The Kremlin said on Monday it categorically denies any accusations related to the murder of civilians in the Ukrainian town of Bucha and said Ukrainian allegations on the matter should be treated with doubt.
"This information must be seriously questioned," Kremlin spokesperson Dmitry Peskov told reporters on a conference call, according to Realnoye Vremya.
"From what we have seen, our experts have identified signs of video falsification and other fakes."
Peskov said that the facts and chronology of the events in Bucha did not support Ukraine's version of events and urged international leaders not to rush to judgment.
"We categorically deny any accusations," said Peskov.
"The situation is undoubtedly serious and we would ask that many international leaders not rush with their statements, not rush with their baseless accusations, request information from different sources, and at least listen to our explanations."
Peskov said that Russia's diplomats would press on with their efforts to convene a U.N. Security Council meeting to discuss what Moscow has called "Ukrainian provocations" in Bucha despite their first effort to arrange such a meeting being blocked.
"The initiative itself of raising this topic to the platform of the U.N. Security Council suggests that Russia wants and demands that this topic be raised at the international level," Peskov said.
Russia’s envoy to the UN Vasily Nebenzya said yesterday that available evidence leaves no doubt the events in Bucha, as they are presented by Ukraine, were staged, according to TASS.
"The footage that was being presented in particular, in Bucha, on which I spoke does not give us any doubt that this was staged," he said at a news conference. "We will present more evidence."
Nebenzya at his news conference at the UN headquarters demonstrated footage that showed Ukraine’s footage from Bucha as staged.
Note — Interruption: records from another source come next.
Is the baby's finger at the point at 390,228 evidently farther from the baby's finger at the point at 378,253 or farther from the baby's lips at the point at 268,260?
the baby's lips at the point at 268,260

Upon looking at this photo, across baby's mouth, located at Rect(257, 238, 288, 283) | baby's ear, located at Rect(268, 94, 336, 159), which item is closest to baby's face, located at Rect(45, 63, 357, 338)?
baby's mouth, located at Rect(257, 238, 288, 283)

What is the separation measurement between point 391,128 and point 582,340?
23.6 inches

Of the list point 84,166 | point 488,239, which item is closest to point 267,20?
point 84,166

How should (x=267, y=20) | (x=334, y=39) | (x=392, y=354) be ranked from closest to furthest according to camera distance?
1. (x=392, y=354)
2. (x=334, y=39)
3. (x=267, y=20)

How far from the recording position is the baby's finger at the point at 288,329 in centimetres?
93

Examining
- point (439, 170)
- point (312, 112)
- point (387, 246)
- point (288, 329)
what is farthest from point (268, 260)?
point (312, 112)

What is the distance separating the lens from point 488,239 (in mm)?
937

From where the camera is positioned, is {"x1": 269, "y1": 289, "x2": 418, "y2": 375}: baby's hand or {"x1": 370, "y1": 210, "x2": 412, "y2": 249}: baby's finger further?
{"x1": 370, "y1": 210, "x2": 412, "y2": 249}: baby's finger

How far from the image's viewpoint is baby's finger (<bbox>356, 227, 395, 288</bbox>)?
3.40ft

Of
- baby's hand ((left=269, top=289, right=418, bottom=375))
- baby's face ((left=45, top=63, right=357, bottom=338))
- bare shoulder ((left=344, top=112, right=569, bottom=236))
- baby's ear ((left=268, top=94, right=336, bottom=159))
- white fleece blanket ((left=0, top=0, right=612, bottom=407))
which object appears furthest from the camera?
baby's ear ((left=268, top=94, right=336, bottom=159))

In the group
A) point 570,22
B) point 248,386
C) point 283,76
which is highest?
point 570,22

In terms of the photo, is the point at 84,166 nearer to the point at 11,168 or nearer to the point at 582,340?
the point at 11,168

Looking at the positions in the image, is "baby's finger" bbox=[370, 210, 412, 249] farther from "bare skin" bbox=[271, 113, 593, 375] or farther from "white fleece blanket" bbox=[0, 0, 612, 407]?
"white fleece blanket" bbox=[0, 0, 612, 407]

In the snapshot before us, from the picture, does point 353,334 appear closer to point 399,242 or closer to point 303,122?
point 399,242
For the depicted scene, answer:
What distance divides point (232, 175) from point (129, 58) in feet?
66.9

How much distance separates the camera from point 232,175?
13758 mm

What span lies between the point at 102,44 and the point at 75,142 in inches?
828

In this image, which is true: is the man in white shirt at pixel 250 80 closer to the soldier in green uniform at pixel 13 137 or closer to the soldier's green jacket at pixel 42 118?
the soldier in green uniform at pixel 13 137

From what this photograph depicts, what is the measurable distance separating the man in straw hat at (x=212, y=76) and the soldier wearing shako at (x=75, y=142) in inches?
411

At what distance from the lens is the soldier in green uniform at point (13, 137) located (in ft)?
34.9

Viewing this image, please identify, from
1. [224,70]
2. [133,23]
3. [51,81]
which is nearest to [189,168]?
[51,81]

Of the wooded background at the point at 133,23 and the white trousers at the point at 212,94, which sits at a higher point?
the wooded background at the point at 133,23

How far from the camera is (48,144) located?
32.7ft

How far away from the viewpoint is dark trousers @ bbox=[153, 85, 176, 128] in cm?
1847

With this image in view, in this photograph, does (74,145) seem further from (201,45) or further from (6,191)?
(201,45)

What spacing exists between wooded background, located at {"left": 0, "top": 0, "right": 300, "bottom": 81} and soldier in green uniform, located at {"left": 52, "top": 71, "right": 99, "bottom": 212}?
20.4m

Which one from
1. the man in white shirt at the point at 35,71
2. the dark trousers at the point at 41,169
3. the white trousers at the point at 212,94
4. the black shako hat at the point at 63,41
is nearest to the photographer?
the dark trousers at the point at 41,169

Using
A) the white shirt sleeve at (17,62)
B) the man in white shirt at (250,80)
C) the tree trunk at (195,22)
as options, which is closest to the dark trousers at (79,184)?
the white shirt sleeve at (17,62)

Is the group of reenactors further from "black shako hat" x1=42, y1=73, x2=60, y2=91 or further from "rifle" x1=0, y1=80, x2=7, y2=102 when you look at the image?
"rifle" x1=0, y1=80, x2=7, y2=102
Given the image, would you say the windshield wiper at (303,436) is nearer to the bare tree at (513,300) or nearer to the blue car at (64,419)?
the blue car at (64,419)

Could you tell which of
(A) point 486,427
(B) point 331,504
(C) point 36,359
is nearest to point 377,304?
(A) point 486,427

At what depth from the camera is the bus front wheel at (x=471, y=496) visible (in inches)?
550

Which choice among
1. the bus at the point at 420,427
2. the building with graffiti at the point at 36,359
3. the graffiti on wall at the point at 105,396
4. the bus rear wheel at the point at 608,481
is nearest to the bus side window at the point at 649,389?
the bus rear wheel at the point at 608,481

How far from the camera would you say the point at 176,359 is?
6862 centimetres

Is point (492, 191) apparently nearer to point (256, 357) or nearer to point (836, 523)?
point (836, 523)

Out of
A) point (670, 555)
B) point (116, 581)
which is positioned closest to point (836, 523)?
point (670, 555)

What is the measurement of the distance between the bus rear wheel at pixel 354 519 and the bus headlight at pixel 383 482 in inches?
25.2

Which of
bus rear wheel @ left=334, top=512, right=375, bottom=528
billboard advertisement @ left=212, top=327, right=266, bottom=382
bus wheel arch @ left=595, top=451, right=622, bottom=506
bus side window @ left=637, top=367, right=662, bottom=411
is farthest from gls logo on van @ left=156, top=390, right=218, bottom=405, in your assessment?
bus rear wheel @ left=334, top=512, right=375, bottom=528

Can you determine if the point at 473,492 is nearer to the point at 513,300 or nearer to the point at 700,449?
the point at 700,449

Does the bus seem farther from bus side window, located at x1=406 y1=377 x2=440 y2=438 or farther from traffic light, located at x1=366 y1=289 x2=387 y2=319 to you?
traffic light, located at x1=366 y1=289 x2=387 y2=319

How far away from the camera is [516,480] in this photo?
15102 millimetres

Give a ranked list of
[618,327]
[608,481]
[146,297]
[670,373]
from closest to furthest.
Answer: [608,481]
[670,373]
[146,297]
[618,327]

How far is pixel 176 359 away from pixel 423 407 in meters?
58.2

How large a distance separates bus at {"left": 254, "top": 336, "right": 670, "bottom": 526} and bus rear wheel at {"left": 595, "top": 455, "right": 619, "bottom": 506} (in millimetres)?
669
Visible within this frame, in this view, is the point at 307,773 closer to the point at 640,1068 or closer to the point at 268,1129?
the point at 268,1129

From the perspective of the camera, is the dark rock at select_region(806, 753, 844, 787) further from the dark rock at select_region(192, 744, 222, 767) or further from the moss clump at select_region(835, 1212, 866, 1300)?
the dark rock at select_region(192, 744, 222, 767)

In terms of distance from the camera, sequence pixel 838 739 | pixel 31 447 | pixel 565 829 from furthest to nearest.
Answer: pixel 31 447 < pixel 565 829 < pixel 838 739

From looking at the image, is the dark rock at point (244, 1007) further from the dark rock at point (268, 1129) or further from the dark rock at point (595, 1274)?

Russia has repeatedly seen how so-called independent investigations were in fact not independent, Nebenzya said.
Ukrainian authorities said on Sunday they were investigating possible crimes by Russian forces after finding hundreds of bodies strewn around towns outside the capital Kiev after the Russian withdrawal from the area.
The BBC says the UN Secretary-General, Antonio Guterres has called for an independent investigation into "the images of civilians killed in Bucha."